Document passage: Begin

Many years ago I was driving down the road channel surfing on the radio when I heard a radio preacher denouncing the evils of reason. He was condemning intellectualism and rationality with a passion. However, as I listened to him I couldn’t help but notice that he had given the issue a lot of thought. He had a carefully researched and outlined sermon. From this I conclude, “We can’t even make a case against reason without using our reason. We can’t make a case against the intellect without using our intellect.” So in the Unitarian Universalist Church we honor the life of the mind and we embrace our reasoning.

We agree with the advice Thomas Jefferson gave his nephew Peter Carr when he wrote, “Fix reason firmly in her seat, and call to her tribunal every fact, every opinion. Question with boldness even the existence of a God; because, if there is one, (then that God) must more approve of the homage of reason, than that of blindfolded fear.”

So in our tradition where it is acceptable to question the existence of God, I must grudgingly admit that it is must also be permissible to question the existence of the tooth fairy, but nevertheless, I will make my case for her existence and leave the verdict to the jury. If you have any questions, or you just want to get uppity, we can talk about it during the coffee hour.

Of course, before I make my case for the tooth fairy I must anticipate some of your criticisms; for there are other rational people who have made the case for fairies only to have their arguments debunked. Sir Arthur Conan Doyle, creator of the world’s most famous detective, Sherlock Holmes, wrote pamphlets and books in favor of the existence of fairies. Photographs of young girls, the Fox sisters of Yorkshire, posing with fairies, convinced him. He even wrote an article in defense of the girls for the Christmas edition of the Strand magazine. He was widely ridiculed for this.

Many people have wondered how the creator of Sherlock Holmes, the ultimate rationalist, could have fallen for those pictures, which to modern eyes clearly look faked, and all evidence suggests that the fairies were nothing but cardboard cutouts, one dimensional figures. Nevertheless he did believe. He thought the photographs were scientific proof.

Document passage: End
Dataset records: Begin

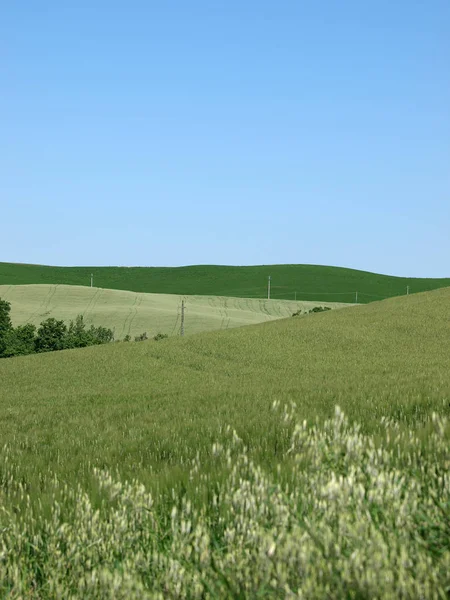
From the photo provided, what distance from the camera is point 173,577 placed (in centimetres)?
299

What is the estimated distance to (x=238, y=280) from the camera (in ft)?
474

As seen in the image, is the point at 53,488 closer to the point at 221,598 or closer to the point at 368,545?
the point at 221,598

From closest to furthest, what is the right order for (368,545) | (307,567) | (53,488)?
(307,567) < (368,545) < (53,488)

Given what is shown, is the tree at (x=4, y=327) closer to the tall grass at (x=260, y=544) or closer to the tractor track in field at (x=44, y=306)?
the tractor track in field at (x=44, y=306)

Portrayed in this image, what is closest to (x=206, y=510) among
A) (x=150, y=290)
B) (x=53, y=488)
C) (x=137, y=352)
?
(x=53, y=488)

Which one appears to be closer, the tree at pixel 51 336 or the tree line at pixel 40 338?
the tree line at pixel 40 338

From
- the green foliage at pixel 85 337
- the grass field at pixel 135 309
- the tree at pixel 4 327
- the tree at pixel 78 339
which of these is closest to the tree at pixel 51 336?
the tree at pixel 78 339

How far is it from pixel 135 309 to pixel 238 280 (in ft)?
176

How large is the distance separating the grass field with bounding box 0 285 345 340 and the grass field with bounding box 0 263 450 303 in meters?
19.2

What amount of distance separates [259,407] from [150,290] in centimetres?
12653

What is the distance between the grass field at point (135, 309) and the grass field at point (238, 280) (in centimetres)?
1922

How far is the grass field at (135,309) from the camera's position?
8369 cm

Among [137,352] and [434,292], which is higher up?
[434,292]

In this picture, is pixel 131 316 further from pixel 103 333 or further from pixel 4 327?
pixel 4 327
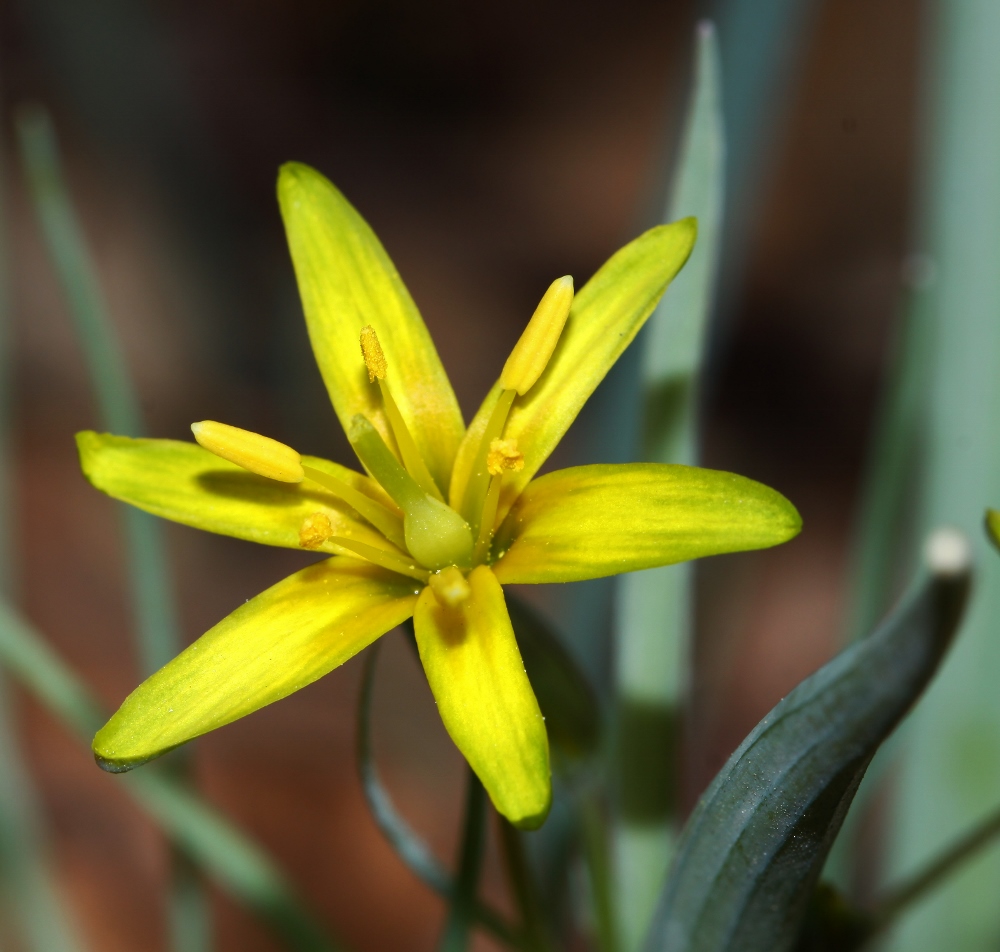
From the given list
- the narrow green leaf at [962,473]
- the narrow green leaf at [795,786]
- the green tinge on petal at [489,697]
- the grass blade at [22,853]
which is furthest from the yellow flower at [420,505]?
the grass blade at [22,853]

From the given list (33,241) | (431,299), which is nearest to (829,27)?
(431,299)

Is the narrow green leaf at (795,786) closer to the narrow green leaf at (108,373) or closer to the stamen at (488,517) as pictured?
the stamen at (488,517)

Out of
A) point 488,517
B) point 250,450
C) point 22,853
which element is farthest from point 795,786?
point 22,853

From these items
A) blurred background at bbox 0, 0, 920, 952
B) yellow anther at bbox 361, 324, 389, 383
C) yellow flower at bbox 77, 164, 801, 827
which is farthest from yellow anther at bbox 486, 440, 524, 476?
blurred background at bbox 0, 0, 920, 952

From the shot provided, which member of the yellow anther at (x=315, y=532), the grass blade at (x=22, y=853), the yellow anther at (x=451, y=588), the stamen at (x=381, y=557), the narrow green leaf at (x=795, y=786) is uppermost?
the yellow anther at (x=315, y=532)

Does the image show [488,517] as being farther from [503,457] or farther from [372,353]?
[372,353]

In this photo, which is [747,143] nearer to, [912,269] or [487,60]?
[912,269]

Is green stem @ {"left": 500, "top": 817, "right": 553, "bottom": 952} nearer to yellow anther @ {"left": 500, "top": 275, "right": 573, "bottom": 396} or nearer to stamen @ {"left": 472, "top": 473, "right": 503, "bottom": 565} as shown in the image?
stamen @ {"left": 472, "top": 473, "right": 503, "bottom": 565}
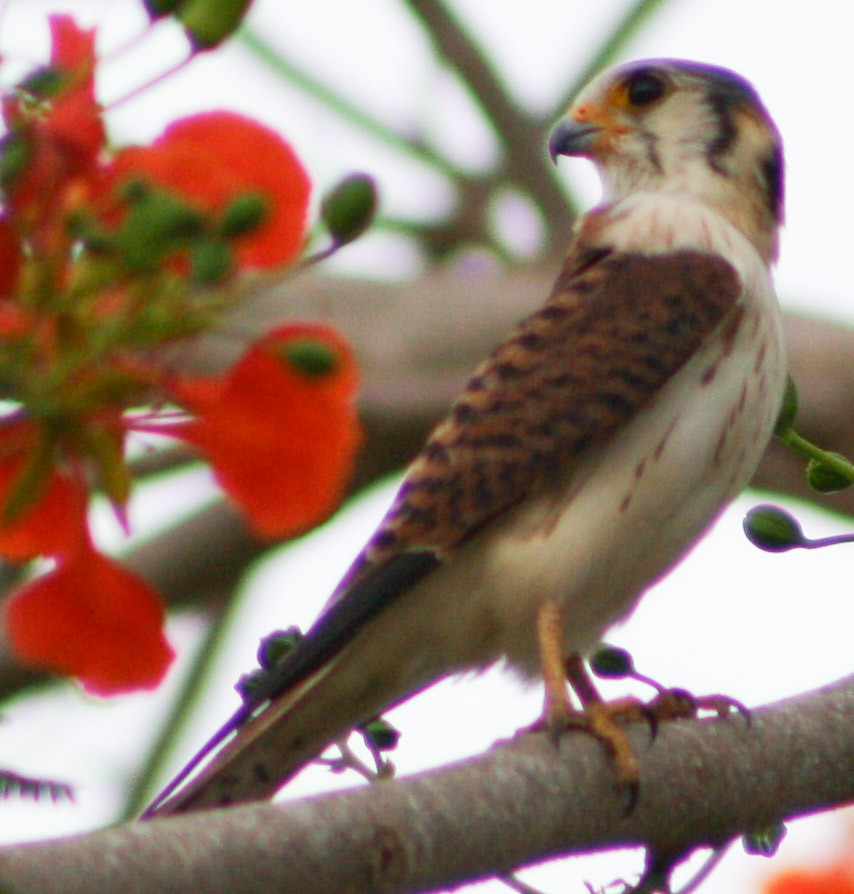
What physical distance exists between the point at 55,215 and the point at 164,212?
0.13 metres

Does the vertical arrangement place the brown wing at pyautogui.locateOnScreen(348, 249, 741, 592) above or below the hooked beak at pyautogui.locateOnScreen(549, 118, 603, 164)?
below

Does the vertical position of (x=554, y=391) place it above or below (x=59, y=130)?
below

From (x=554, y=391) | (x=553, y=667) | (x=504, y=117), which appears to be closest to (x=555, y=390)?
(x=554, y=391)

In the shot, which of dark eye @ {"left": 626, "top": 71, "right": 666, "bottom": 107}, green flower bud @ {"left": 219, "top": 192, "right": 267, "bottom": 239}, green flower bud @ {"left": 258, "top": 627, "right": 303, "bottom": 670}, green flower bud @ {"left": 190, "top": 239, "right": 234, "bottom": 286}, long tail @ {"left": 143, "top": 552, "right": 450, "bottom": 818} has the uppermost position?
green flower bud @ {"left": 219, "top": 192, "right": 267, "bottom": 239}

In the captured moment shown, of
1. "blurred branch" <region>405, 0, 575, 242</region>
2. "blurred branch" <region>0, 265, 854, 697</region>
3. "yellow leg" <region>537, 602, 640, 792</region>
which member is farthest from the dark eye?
"blurred branch" <region>405, 0, 575, 242</region>

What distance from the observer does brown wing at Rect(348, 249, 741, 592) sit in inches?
121

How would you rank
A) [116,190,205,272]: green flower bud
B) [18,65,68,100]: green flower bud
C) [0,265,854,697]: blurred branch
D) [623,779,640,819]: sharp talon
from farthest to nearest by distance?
[0,265,854,697]: blurred branch
[623,779,640,819]: sharp talon
[18,65,68,100]: green flower bud
[116,190,205,272]: green flower bud

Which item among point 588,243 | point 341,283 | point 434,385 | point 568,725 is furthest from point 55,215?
point 341,283

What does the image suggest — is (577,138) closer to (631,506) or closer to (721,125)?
(721,125)

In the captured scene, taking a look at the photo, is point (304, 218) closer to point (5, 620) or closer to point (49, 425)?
point (49, 425)

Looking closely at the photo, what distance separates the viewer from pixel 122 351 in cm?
122

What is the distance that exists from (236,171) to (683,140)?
113 inches

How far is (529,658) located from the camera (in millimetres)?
3293

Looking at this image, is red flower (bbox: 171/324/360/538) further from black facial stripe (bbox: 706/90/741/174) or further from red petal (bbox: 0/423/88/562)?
black facial stripe (bbox: 706/90/741/174)
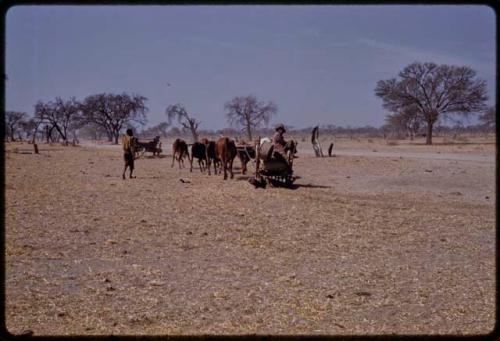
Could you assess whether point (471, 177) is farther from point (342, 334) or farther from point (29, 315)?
point (29, 315)

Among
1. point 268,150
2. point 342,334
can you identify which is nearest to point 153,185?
point 268,150

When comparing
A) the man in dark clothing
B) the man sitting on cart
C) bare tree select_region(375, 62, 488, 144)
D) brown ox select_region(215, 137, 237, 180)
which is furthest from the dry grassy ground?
bare tree select_region(375, 62, 488, 144)

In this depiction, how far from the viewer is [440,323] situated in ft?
14.0

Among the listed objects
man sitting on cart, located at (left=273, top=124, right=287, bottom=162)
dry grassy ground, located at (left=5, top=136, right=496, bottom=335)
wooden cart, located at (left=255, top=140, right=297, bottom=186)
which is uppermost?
man sitting on cart, located at (left=273, top=124, right=287, bottom=162)

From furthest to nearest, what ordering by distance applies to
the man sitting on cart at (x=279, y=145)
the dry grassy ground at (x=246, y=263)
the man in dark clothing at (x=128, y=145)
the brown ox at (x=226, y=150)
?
the brown ox at (x=226, y=150), the man in dark clothing at (x=128, y=145), the man sitting on cart at (x=279, y=145), the dry grassy ground at (x=246, y=263)

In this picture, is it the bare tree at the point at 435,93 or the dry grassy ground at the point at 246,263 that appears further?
the bare tree at the point at 435,93

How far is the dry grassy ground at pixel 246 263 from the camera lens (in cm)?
433

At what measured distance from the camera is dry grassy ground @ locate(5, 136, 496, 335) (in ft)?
14.2

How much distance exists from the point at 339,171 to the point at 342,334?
1513 centimetres

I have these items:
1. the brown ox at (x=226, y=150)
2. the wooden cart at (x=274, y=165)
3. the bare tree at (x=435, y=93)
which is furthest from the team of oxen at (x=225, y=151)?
the bare tree at (x=435, y=93)

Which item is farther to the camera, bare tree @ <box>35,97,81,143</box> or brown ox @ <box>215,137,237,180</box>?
bare tree @ <box>35,97,81,143</box>

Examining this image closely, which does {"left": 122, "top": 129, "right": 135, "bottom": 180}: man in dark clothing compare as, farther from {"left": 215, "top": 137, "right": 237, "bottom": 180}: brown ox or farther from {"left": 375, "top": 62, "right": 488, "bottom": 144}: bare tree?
{"left": 375, "top": 62, "right": 488, "bottom": 144}: bare tree

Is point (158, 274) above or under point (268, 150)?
under

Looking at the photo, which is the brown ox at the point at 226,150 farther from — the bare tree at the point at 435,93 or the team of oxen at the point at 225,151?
the bare tree at the point at 435,93
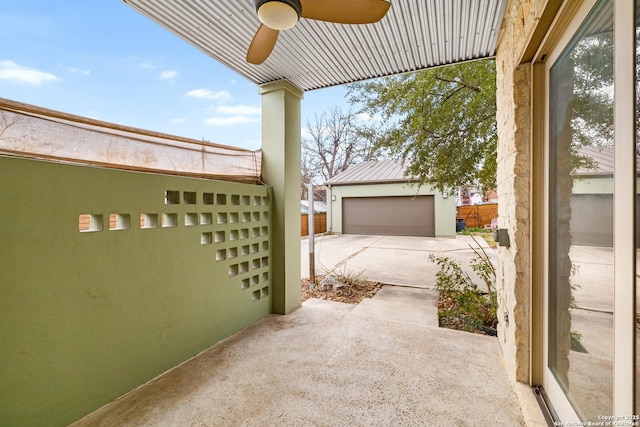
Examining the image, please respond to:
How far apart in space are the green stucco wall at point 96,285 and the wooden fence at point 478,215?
47.8 ft

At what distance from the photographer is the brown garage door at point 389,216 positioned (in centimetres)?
1137

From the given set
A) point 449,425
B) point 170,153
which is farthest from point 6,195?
point 449,425

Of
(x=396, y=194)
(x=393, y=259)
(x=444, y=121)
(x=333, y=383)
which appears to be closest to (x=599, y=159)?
(x=333, y=383)

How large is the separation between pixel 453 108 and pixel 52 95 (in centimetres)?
1140

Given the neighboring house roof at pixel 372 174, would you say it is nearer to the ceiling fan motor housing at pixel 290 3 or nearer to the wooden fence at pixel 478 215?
the wooden fence at pixel 478 215

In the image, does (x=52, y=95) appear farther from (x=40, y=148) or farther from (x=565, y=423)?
(x=565, y=423)

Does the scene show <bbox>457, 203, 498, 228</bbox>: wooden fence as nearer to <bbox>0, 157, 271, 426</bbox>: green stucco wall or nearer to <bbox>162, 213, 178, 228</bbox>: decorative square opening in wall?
<bbox>0, 157, 271, 426</bbox>: green stucco wall

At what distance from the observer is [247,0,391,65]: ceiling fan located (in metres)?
1.57

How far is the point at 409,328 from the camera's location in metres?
2.97

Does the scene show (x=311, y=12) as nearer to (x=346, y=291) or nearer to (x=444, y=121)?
(x=444, y=121)

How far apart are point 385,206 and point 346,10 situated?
10.8 meters

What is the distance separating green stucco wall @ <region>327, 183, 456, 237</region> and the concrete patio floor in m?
7.24

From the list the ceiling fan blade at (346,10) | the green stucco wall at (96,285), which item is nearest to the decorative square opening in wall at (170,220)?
the green stucco wall at (96,285)

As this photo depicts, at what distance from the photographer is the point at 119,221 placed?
6.50 ft
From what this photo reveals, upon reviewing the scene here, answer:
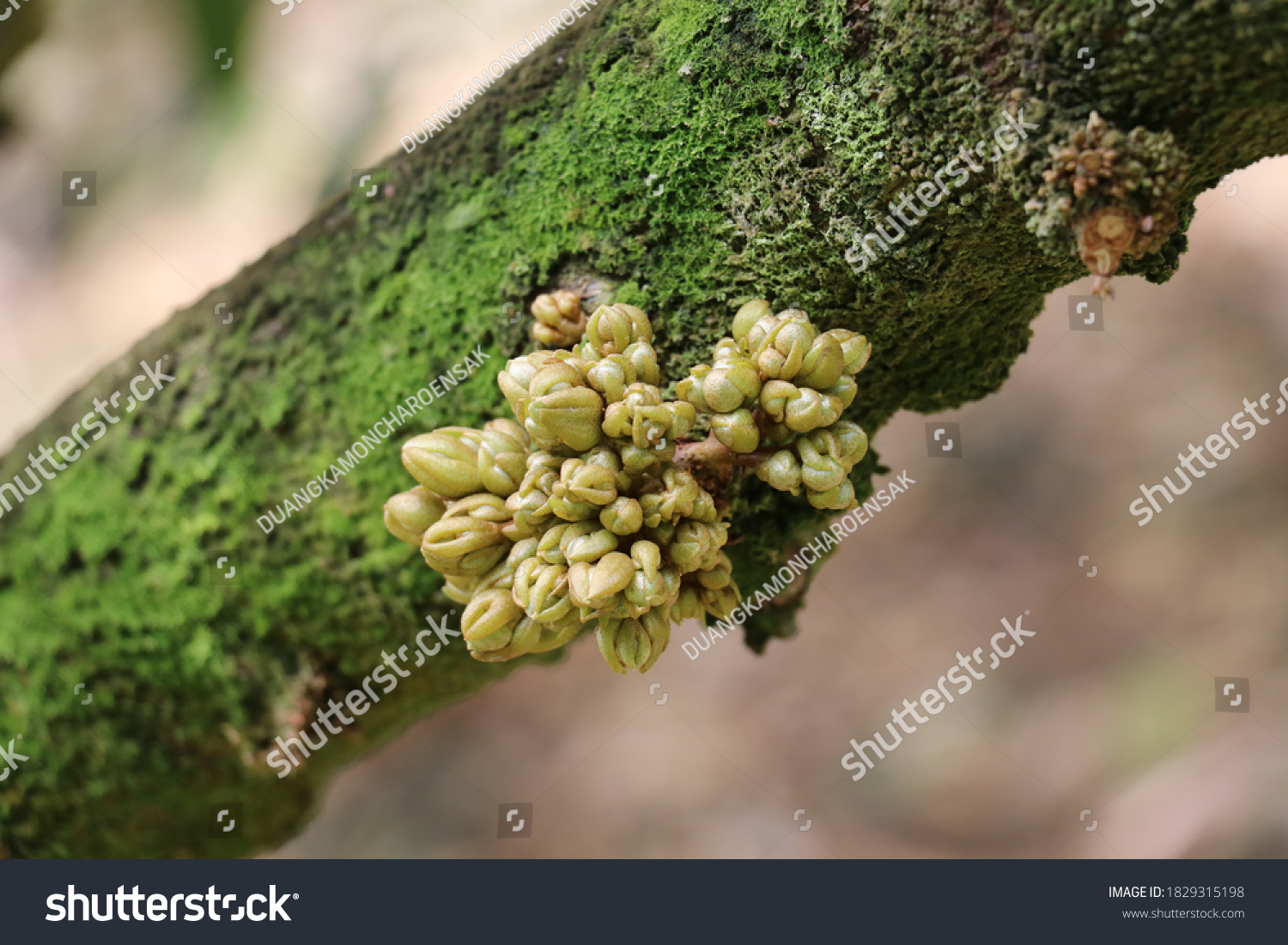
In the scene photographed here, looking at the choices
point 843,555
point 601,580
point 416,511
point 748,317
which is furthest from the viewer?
point 843,555

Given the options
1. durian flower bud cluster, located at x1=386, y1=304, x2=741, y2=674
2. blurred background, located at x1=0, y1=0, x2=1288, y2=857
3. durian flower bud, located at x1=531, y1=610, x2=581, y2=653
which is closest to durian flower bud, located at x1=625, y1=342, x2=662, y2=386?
durian flower bud cluster, located at x1=386, y1=304, x2=741, y2=674

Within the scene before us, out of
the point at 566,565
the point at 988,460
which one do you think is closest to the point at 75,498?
the point at 566,565

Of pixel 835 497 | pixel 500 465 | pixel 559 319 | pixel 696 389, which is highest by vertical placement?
pixel 559 319

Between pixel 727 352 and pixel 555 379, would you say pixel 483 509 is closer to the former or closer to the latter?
pixel 555 379

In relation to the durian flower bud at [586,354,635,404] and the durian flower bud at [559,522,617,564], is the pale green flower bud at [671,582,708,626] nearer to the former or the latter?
the durian flower bud at [559,522,617,564]

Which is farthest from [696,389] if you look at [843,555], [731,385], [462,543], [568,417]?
[843,555]

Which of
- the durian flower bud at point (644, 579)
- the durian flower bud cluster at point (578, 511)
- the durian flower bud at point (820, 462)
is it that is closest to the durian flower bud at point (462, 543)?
the durian flower bud cluster at point (578, 511)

Dataset records: End

→ What you need to do
Write out the sermon passage word for word from "We agree with" to "the coffee hour.". The listing has no connection to the sermon passage.

→ Result for this task
We agree with the advice Thomas Jefferson gave his nephew Peter Carr when he wrote, “Fix reason firmly in her seat, and call to her tribunal every fact, every opinion. Question with boldness even the existence of a God; because, if there is one, (then that God) must more approve of the homage of reason, than that of blindfolded fear.”

So in our tradition where it is acceptable to question the existence of God, I must grudgingly admit that it is must also be permissible to question the existence of the tooth fairy, but nevertheless, I will make my case for her existence and leave the verdict to the jury. If you have any questions, or you just want to get uppity, we can talk about it during the coffee hour.